1988: Born in Hampshire
2009-11: Undergraduate in illustration at Central St Martins
2011-12: Postgraduate in character animation at Central St Martins
2012: Bafta scholarship to study at National Film & Television School (NFTS)
2012-14: Masters in directing animation at NFTS
2014: Release of 'The Bigger Picture'
2015: Wins Bafta for Best British Short Animation
2016: 'The Full Story' to be released at end of year

7- Blue-Zoo

London

The offices of Blue-Zoo have all the trappings of a creative space: mandatory table football, colourful posters on the wall and someone using an exercise ball as a chair; even the walls on the third floor have been turned into doodle-covered blackboards. But the aesthetic is not merely symbolic: real creativity happens here, manifesting itself in a hushed silence. The team is knee-deep in a new project: “Digby Dragon,” says co-founder Tom Box excitedly. “It’s a 52-episode TV series. Just look at the quality of the animation.” He shows us a feathery-looking character, one of Digby’s companions; the detail is so intricate that young viewers will be able to see every aspect of his plumage.

This small studio off Great Portland Street in London has 130 employees yet it has already garnered three Baftas and worked with everyone from Microsoft to Disney. Its beginnings, however, were much more humble. Computer-animation classmates Oli Hyatt, Tom Box and Adam Shaw founded Blue-Zoo at Bournemouth University in 2000. “Oli sent an email around the department asking, ‘Who wants to start an animation company?’” says Box. It was as simple as that.

The newly formed trio didn’t have to wait long before their first commission: creating a cartoon character for the BBC, prophetically named Blue Cow, who travels around the countryside on a red double-decker bus and embarks on all sorts of misadventures.

The studio has broadened its horizons since then, producing adverts, visual identities and corporate infographics, as well as TV series; its overall success derives from the latter. When the team started out 15 years ago, animated TV was an unorthodox trade and CGI existed only in feature films; even the BBC hadn’t ventured into animation. Today the humour, creativity and quality that brought Blue-Zoo success in children’s TV has trickled down to the rest of its work. “We can apply our high-calibre tools and expertise from long-form animation to our commercial work, which means we can produce high-quality, engaging commercials in a short time,” says head of services Damian Hook.

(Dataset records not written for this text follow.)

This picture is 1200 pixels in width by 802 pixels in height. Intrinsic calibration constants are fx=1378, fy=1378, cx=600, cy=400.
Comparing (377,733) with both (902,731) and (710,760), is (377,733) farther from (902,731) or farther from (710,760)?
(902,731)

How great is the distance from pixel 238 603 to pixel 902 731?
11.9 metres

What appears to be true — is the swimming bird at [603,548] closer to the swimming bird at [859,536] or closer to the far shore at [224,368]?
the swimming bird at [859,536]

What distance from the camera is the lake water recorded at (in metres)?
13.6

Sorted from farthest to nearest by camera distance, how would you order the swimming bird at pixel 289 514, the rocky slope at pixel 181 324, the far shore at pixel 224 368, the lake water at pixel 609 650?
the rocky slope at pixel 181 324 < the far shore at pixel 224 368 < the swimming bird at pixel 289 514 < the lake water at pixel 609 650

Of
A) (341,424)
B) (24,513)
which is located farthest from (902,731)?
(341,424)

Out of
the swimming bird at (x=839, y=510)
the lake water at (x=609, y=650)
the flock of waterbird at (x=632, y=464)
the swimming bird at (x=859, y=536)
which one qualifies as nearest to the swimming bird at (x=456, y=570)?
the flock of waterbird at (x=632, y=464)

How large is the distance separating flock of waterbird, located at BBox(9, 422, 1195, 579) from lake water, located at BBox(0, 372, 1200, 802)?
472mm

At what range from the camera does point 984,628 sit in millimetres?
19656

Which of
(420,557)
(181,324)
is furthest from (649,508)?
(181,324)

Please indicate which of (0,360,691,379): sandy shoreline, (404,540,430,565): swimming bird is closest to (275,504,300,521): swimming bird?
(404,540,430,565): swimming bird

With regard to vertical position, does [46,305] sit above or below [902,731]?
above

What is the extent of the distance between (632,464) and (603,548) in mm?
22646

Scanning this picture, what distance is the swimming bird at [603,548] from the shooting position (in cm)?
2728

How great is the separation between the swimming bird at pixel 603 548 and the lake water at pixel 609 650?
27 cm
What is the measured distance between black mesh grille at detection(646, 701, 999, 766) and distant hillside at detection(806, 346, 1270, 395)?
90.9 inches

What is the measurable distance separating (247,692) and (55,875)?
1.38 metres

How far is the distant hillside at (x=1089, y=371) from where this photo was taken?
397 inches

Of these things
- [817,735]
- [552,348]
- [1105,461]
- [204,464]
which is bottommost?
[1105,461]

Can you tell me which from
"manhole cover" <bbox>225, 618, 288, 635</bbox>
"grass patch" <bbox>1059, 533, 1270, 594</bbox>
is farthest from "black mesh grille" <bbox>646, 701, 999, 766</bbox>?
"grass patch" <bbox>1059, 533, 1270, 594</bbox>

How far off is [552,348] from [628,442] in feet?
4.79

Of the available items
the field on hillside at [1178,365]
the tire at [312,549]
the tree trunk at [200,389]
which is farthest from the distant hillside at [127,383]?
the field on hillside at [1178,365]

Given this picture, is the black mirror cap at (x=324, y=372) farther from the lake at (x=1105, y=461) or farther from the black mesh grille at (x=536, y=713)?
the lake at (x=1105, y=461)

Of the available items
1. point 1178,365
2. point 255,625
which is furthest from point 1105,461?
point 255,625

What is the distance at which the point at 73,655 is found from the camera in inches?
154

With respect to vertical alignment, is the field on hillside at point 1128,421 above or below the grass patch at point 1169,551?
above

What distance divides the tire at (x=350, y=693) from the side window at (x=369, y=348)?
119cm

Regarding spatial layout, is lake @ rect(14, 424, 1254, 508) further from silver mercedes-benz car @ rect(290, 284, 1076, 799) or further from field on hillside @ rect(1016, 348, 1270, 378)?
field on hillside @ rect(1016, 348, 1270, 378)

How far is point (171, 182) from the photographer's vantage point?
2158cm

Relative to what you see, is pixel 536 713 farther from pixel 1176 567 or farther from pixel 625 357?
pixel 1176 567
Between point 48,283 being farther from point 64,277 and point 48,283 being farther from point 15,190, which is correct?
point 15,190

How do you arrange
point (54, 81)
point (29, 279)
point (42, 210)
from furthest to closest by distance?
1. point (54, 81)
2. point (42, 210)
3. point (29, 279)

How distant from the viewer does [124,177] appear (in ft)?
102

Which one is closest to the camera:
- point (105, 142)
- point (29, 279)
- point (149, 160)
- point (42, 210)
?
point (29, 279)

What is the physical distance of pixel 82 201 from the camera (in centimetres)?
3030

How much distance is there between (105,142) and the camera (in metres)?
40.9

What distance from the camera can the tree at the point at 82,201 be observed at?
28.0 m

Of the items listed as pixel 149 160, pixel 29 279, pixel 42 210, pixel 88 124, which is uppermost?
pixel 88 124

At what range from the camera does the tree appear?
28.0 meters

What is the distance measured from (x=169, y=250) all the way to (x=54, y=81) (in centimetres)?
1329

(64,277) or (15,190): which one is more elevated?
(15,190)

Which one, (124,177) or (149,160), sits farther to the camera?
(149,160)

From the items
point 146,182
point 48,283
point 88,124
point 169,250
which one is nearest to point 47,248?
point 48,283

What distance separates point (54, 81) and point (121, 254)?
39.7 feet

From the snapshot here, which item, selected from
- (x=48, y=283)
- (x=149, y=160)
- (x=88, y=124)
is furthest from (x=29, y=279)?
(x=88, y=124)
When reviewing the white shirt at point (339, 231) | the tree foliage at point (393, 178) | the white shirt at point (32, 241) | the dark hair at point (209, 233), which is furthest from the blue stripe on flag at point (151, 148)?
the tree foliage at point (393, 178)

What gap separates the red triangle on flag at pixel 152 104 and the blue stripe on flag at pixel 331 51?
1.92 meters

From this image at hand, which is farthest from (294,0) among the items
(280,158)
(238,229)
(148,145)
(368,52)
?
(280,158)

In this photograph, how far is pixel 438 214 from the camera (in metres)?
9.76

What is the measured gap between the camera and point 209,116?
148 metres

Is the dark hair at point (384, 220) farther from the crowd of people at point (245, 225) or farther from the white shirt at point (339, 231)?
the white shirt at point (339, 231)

Blue-Zoo is growing fast but the team doesn’t want to lose its small-studio mindset. “It means you have creative freedom,” says Will Cook, a lead animator. Part of their strategy is promoting the studio’s sense of “Britishness”. With the animation industry dominated by US funding and production – even for a film as seemingly British as Paddington Bear – Blue-Zoo is keen to start making in-house big-screen efforts and compete with the US animation industry.

“We want to address this imbalance and work is underway,” says co-founder Hyatt. “We’ve won funding from the British Film Institute to produce our own feature films.” Now all they have to do is track down a decent screenplay.
blue-zoo.co.uk

Q&A

Tom Box & Oli Hyatt

Co-founders, Blue-Zoo

How do you make Blue-Zoo stand out from other animators?
TB: A combination of quality and making sure that our work has personality to it. We have a cheeky sense of humour and that’s what shines through.

What is your most memorable project?
TB: A few years ago we animated the Rolling Stones gorilla for the band’s 50th anniversary. Seeing our work on-stage at Glastonbury in front of 100,000 people was mind-blowing.

Why is there a golden postcard from the White House in your lobby?
OH: Olive the Ostrich, one of our cartoon characters that’s popular in the US, is a mascot for the White House Easter Egg Roll. Michelle Obama sends us thank-you cards every Christmas.

Which side of animation is the main earner?
OH: Creating a TV series because you can license them out and receive royalties for decades. Commercial work is great but it’s a one-hit affair; it doesn’t have years of profit.